→ PASSAGE TO READ:

** Begin **

I have two multivariate Gaussians each defined by mean vectors and Covariance matrices (diagonal matrices). I want to merge them to have a single Gaussian i.e. I assume there is only one Gaussian but I separated observations randomly into two groups to get two different Gaussians which are not too different than each other.
Since I know the number of observations in each of two Gaussians, combined mean estimation is straight forward : $\frac{n_1\mu_1 + n_2\mu_2}{n_1+n_2}$
But, what about the Covariance matrix?
Thanks
EDIT:
The question was confusing in the original post, especially the "merging Gaussians" part. Maybe the following paragraph would be a better choice.
I have two sets of observations drawn from two multivariate Gaussians each defined by mean vectors and Covariance matrices (diagonal matrices). I want to merge the observations to have a single sample, and I assume to have another Gaussian (i.e. I assume initially there was only a single Gaussian, and observations were separated into two groups to get two different Gaussians).
Best Answer
Ok I solved it :)
Since covariance matrix is diagonal we can assume having multiple univariates. And then variance combination is as
$$\hat{\mu} = \frac{n_1\mu_1 + n_2\mu_2}{n_1+n_2}$$
$$\hat{\sigma}^2 = \frac{(\sigma_1^2 + \mu_1^2)n_1 + (\sigma_2^2 + \mu_2^2)n_2}{ (n_1+n_2)} - \hat{\mu}^2$$
Here, I used $\sigma^2 = E[x^2] - E[x]^2$
thanks again

** End **

→ WHAT IS ASKED:
Copy out the Gaussian-merging thread between "I have two multivariate" and "a better choice.", inclusive, and swap "randomly" for "arbitrarily". None of the items that come next are needed for the work.

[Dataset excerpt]
** Begin **

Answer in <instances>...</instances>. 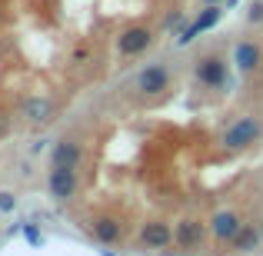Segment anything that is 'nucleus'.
Returning a JSON list of instances; mask_svg holds the SVG:
<instances>
[{"mask_svg": "<svg viewBox=\"0 0 263 256\" xmlns=\"http://www.w3.org/2000/svg\"><path fill=\"white\" fill-rule=\"evenodd\" d=\"M50 193L57 200H70L73 193H77V173L64 170V167H53V173H50Z\"/></svg>", "mask_w": 263, "mask_h": 256, "instance_id": "3", "label": "nucleus"}, {"mask_svg": "<svg viewBox=\"0 0 263 256\" xmlns=\"http://www.w3.org/2000/svg\"><path fill=\"white\" fill-rule=\"evenodd\" d=\"M174 237H177V243L183 246V250H190V246H197L200 240H203V226H200L197 220H183V223L177 226Z\"/></svg>", "mask_w": 263, "mask_h": 256, "instance_id": "10", "label": "nucleus"}, {"mask_svg": "<svg viewBox=\"0 0 263 256\" xmlns=\"http://www.w3.org/2000/svg\"><path fill=\"white\" fill-rule=\"evenodd\" d=\"M24 237H27V240H30V243H33V246H37V243H40V233H37V230H33V226H27V230H24Z\"/></svg>", "mask_w": 263, "mask_h": 256, "instance_id": "15", "label": "nucleus"}, {"mask_svg": "<svg viewBox=\"0 0 263 256\" xmlns=\"http://www.w3.org/2000/svg\"><path fill=\"white\" fill-rule=\"evenodd\" d=\"M257 240H260L257 233L243 226V230H240L237 237H233V243H237V250H247V253H250V250H257Z\"/></svg>", "mask_w": 263, "mask_h": 256, "instance_id": "14", "label": "nucleus"}, {"mask_svg": "<svg viewBox=\"0 0 263 256\" xmlns=\"http://www.w3.org/2000/svg\"><path fill=\"white\" fill-rule=\"evenodd\" d=\"M250 20H263V4H253L250 7Z\"/></svg>", "mask_w": 263, "mask_h": 256, "instance_id": "16", "label": "nucleus"}, {"mask_svg": "<svg viewBox=\"0 0 263 256\" xmlns=\"http://www.w3.org/2000/svg\"><path fill=\"white\" fill-rule=\"evenodd\" d=\"M24 113L30 116L33 123H47L53 116V103L50 100H40V96H30V100L24 103Z\"/></svg>", "mask_w": 263, "mask_h": 256, "instance_id": "11", "label": "nucleus"}, {"mask_svg": "<svg viewBox=\"0 0 263 256\" xmlns=\"http://www.w3.org/2000/svg\"><path fill=\"white\" fill-rule=\"evenodd\" d=\"M210 226H213V237H220V240H233L243 230V223H240L233 213H217V216L210 220Z\"/></svg>", "mask_w": 263, "mask_h": 256, "instance_id": "9", "label": "nucleus"}, {"mask_svg": "<svg viewBox=\"0 0 263 256\" xmlns=\"http://www.w3.org/2000/svg\"><path fill=\"white\" fill-rule=\"evenodd\" d=\"M170 226L167 223H160V220H154V223H143V230H140V240L150 246V250H163V246L170 243Z\"/></svg>", "mask_w": 263, "mask_h": 256, "instance_id": "5", "label": "nucleus"}, {"mask_svg": "<svg viewBox=\"0 0 263 256\" xmlns=\"http://www.w3.org/2000/svg\"><path fill=\"white\" fill-rule=\"evenodd\" d=\"M197 77L203 80L206 87H220L227 73H223V64H220L217 57H203V60L197 64Z\"/></svg>", "mask_w": 263, "mask_h": 256, "instance_id": "8", "label": "nucleus"}, {"mask_svg": "<svg viewBox=\"0 0 263 256\" xmlns=\"http://www.w3.org/2000/svg\"><path fill=\"white\" fill-rule=\"evenodd\" d=\"M10 206H13V200H10V196H0V210H10Z\"/></svg>", "mask_w": 263, "mask_h": 256, "instance_id": "17", "label": "nucleus"}, {"mask_svg": "<svg viewBox=\"0 0 263 256\" xmlns=\"http://www.w3.org/2000/svg\"><path fill=\"white\" fill-rule=\"evenodd\" d=\"M233 60H237L240 70H253V67L260 64V50L253 44H237V50H233Z\"/></svg>", "mask_w": 263, "mask_h": 256, "instance_id": "12", "label": "nucleus"}, {"mask_svg": "<svg viewBox=\"0 0 263 256\" xmlns=\"http://www.w3.org/2000/svg\"><path fill=\"white\" fill-rule=\"evenodd\" d=\"M53 167H64V170H77L80 167V147L73 140H60L53 147Z\"/></svg>", "mask_w": 263, "mask_h": 256, "instance_id": "7", "label": "nucleus"}, {"mask_svg": "<svg viewBox=\"0 0 263 256\" xmlns=\"http://www.w3.org/2000/svg\"><path fill=\"white\" fill-rule=\"evenodd\" d=\"M167 67H160V64H154V67H147V70H140L137 73V90L140 93H147V96H157L160 90H167Z\"/></svg>", "mask_w": 263, "mask_h": 256, "instance_id": "2", "label": "nucleus"}, {"mask_svg": "<svg viewBox=\"0 0 263 256\" xmlns=\"http://www.w3.org/2000/svg\"><path fill=\"white\" fill-rule=\"evenodd\" d=\"M210 4H220V0H210Z\"/></svg>", "mask_w": 263, "mask_h": 256, "instance_id": "18", "label": "nucleus"}, {"mask_svg": "<svg viewBox=\"0 0 263 256\" xmlns=\"http://www.w3.org/2000/svg\"><path fill=\"white\" fill-rule=\"evenodd\" d=\"M150 40H154V37H150V30H143V27H130V30H123V37H120V53L134 57V53L147 50Z\"/></svg>", "mask_w": 263, "mask_h": 256, "instance_id": "4", "label": "nucleus"}, {"mask_svg": "<svg viewBox=\"0 0 263 256\" xmlns=\"http://www.w3.org/2000/svg\"><path fill=\"white\" fill-rule=\"evenodd\" d=\"M93 233H97V240H100V243H114V240L120 237V226H117L114 220H100V223L93 226Z\"/></svg>", "mask_w": 263, "mask_h": 256, "instance_id": "13", "label": "nucleus"}, {"mask_svg": "<svg viewBox=\"0 0 263 256\" xmlns=\"http://www.w3.org/2000/svg\"><path fill=\"white\" fill-rule=\"evenodd\" d=\"M260 136V123L257 120H250V116H243L240 123H233L230 130H227V136H223V147H230V150H240V147H250L253 140Z\"/></svg>", "mask_w": 263, "mask_h": 256, "instance_id": "1", "label": "nucleus"}, {"mask_svg": "<svg viewBox=\"0 0 263 256\" xmlns=\"http://www.w3.org/2000/svg\"><path fill=\"white\" fill-rule=\"evenodd\" d=\"M220 13H223V10H217V4H210V10H203V13H200V17H197V20L190 24V27H186L183 33H180V44H190V40L197 37V33L210 30V27H213V24L220 20Z\"/></svg>", "mask_w": 263, "mask_h": 256, "instance_id": "6", "label": "nucleus"}]
</instances>
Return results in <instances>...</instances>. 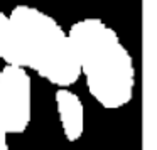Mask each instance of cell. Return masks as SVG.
<instances>
[{
    "label": "cell",
    "mask_w": 157,
    "mask_h": 150,
    "mask_svg": "<svg viewBox=\"0 0 157 150\" xmlns=\"http://www.w3.org/2000/svg\"><path fill=\"white\" fill-rule=\"evenodd\" d=\"M68 32L95 101L106 110H118L130 103L135 88V68L118 34L96 17L75 22Z\"/></svg>",
    "instance_id": "1"
},
{
    "label": "cell",
    "mask_w": 157,
    "mask_h": 150,
    "mask_svg": "<svg viewBox=\"0 0 157 150\" xmlns=\"http://www.w3.org/2000/svg\"><path fill=\"white\" fill-rule=\"evenodd\" d=\"M10 19L25 68L58 88H69L78 81L81 66L69 32L51 15L31 5L14 7Z\"/></svg>",
    "instance_id": "2"
},
{
    "label": "cell",
    "mask_w": 157,
    "mask_h": 150,
    "mask_svg": "<svg viewBox=\"0 0 157 150\" xmlns=\"http://www.w3.org/2000/svg\"><path fill=\"white\" fill-rule=\"evenodd\" d=\"M32 116V79L27 68L5 64L0 69V126L24 133Z\"/></svg>",
    "instance_id": "3"
},
{
    "label": "cell",
    "mask_w": 157,
    "mask_h": 150,
    "mask_svg": "<svg viewBox=\"0 0 157 150\" xmlns=\"http://www.w3.org/2000/svg\"><path fill=\"white\" fill-rule=\"evenodd\" d=\"M59 123L68 142H76L85 132V106L76 93L69 88H58L54 93Z\"/></svg>",
    "instance_id": "4"
},
{
    "label": "cell",
    "mask_w": 157,
    "mask_h": 150,
    "mask_svg": "<svg viewBox=\"0 0 157 150\" xmlns=\"http://www.w3.org/2000/svg\"><path fill=\"white\" fill-rule=\"evenodd\" d=\"M0 59L5 64L24 66V56L19 46L12 19L10 15H5L2 10H0Z\"/></svg>",
    "instance_id": "5"
},
{
    "label": "cell",
    "mask_w": 157,
    "mask_h": 150,
    "mask_svg": "<svg viewBox=\"0 0 157 150\" xmlns=\"http://www.w3.org/2000/svg\"><path fill=\"white\" fill-rule=\"evenodd\" d=\"M7 135H9V133L0 126V150H9V138H7Z\"/></svg>",
    "instance_id": "6"
}]
</instances>
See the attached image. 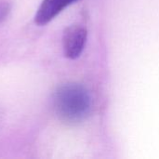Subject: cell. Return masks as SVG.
<instances>
[{
  "label": "cell",
  "mask_w": 159,
  "mask_h": 159,
  "mask_svg": "<svg viewBox=\"0 0 159 159\" xmlns=\"http://www.w3.org/2000/svg\"><path fill=\"white\" fill-rule=\"evenodd\" d=\"M76 0H43L34 15V22L43 26L51 21L63 9Z\"/></svg>",
  "instance_id": "3957f363"
},
{
  "label": "cell",
  "mask_w": 159,
  "mask_h": 159,
  "mask_svg": "<svg viewBox=\"0 0 159 159\" xmlns=\"http://www.w3.org/2000/svg\"><path fill=\"white\" fill-rule=\"evenodd\" d=\"M88 38L87 29L81 25H71L65 29L62 36V48L65 57L77 59L83 52Z\"/></svg>",
  "instance_id": "7a4b0ae2"
},
{
  "label": "cell",
  "mask_w": 159,
  "mask_h": 159,
  "mask_svg": "<svg viewBox=\"0 0 159 159\" xmlns=\"http://www.w3.org/2000/svg\"><path fill=\"white\" fill-rule=\"evenodd\" d=\"M54 107L61 119L67 122H80L90 113L91 98L83 86L66 84L57 89Z\"/></svg>",
  "instance_id": "6da1fadb"
},
{
  "label": "cell",
  "mask_w": 159,
  "mask_h": 159,
  "mask_svg": "<svg viewBox=\"0 0 159 159\" xmlns=\"http://www.w3.org/2000/svg\"><path fill=\"white\" fill-rule=\"evenodd\" d=\"M11 8L12 3L10 0H0V23L8 17Z\"/></svg>",
  "instance_id": "277c9868"
}]
</instances>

** End **

→ SOLUTION TO THE PROBLEM:
I have two multivariate Gaussians each defined by mean vectors and Covariance matrices (diagonal matrices). I want to merge them to have a single Gaussian i.e. I assume there is only one Gaussian but I separated observations arbitrarily into two groups to get two different Gaussians which are not too different than each other.
Since I know the number of observations in each of two Gaussians, combined mean estimation is straight forward : $\frac{n_1\mu_1 + n_2\mu_2}{n_1+n_2}$
But, what about the Covariance matrix?
Thanks
EDIT:
The question was confusing in the original post, especially the "merging Gaussians" part. Maybe the following paragraph would be a better choice.